▸ **Exercise aim**
Every entry below should be printed exactly.

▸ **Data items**
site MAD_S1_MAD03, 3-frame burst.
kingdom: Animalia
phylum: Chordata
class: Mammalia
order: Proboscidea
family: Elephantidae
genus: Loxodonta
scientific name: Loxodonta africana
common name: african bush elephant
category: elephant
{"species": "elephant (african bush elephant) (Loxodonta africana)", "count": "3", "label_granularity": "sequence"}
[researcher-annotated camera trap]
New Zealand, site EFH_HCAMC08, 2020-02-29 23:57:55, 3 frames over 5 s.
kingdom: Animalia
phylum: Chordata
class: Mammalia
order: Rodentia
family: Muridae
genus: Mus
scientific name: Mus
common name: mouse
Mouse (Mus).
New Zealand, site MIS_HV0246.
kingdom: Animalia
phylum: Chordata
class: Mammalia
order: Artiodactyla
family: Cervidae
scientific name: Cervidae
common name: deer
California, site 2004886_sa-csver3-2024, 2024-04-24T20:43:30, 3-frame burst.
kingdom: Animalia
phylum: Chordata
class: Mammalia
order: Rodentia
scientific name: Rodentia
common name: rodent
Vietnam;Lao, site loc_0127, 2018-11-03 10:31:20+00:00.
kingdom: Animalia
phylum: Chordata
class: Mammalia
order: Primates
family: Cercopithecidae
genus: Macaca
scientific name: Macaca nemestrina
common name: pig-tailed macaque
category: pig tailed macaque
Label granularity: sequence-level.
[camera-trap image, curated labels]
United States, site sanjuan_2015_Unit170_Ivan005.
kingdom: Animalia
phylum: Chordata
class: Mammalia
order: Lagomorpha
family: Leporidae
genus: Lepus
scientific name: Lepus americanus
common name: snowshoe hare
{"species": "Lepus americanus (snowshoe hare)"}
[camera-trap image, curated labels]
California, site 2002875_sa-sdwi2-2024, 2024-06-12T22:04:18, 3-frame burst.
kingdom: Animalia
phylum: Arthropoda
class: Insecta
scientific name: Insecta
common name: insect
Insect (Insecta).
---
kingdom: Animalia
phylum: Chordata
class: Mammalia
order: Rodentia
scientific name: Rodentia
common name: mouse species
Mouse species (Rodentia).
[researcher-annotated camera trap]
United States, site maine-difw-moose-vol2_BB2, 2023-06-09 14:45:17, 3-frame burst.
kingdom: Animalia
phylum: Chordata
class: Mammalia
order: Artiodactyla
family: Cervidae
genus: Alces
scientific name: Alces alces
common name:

▸ **Response to this task**
site MAD_S1_MAD03, 3-frame burst.
kingdom: Animalia
phylum: Chordata
class: Mammalia
order: Proboscidea
family: Elephantidae
genus: Loxodonta
scientific name: Loxodonta africana
common name: african bush elephant
category: elephant
{"species": "elephant (african bush elephant) (Loxodonta africana)", "count": "3", "label_granularity": "sequence"}
[researcher-annotated camera trap]
New Zealand, site EFH_HCAMC08, 2020-02-29 23:57:55, 3 frames over 5 s.
kingdom: Animalia
phylum: Chordata
class: Mammalia
order: Rodentia
family: Muridae
genus: Mus
scientific name: Mus
common name: mouse
Mouse (Mus).
New Zealand, site MIS_HV0246.
kingdom: Animalia
phylum: Chordata
class: Mammalia
order: Artiodactyla
family: Cervidae
scientific name: Cervidae
common name: deer
California, site 2004886_sa-csver3-2024, 2024-04-24T20:43:30, 3-frame burst.
kingdom: Animalia
phylum: Chordata
class: Mammalia
order: Rodentia
scientific name: Rodentia
common name: rodent
Vietnam;Lao, site loc_0127, 2018-11-03 10:31:20+00:00.
kingdom: Animalia
phylum: Chordata
class: Mammalia
order: Primates
family: Cercopithecidae
genus: Macaca
scientific name: Macaca nemestrina
common name: pig-tailed macaque
category: pig tailed macaque
Label granularity: sequence-level.
[camera-trap image, curated labels]
United States, site sanjuan_2015_Unit170_Ivan005.
kingdom: Animalia
phylum: Chordata
class: Mammalia
order: Lagomorpha
family: Leporidae
genus: Lepus
scientific name: Lepus americanus
common name: snowshoe hare
{"species": "Lepus americanus (snowshoe hare)"}
[camera-trap image, curated labels]
California, site 2002875_sa-sdwi2-2024, 2024-06-12T22:04:18, 3-frame burst.
kingdom: Animalia
phylum: Arthropoda
class: Insecta
scientific name: Insecta
common name: insect
Insect (Insecta).
---
kingdom: Animalia
phylum: Chordata
class: Mammalia
order: Rodentia
scientific name: Rodentia
common name: mouse species
Mouse species (Rodentia).
[researcher-annotated camera trap]
United States, site maine-difw-moose-vol2_BB2, 2023-06-09 14:45:17, 3-frame burst.
kingdom: Animalia
phylum: Chordata
class: Mammalia
order: Artiodactyla
family: Cervidae
genus: Alces
scientific name: Alces alces
common name:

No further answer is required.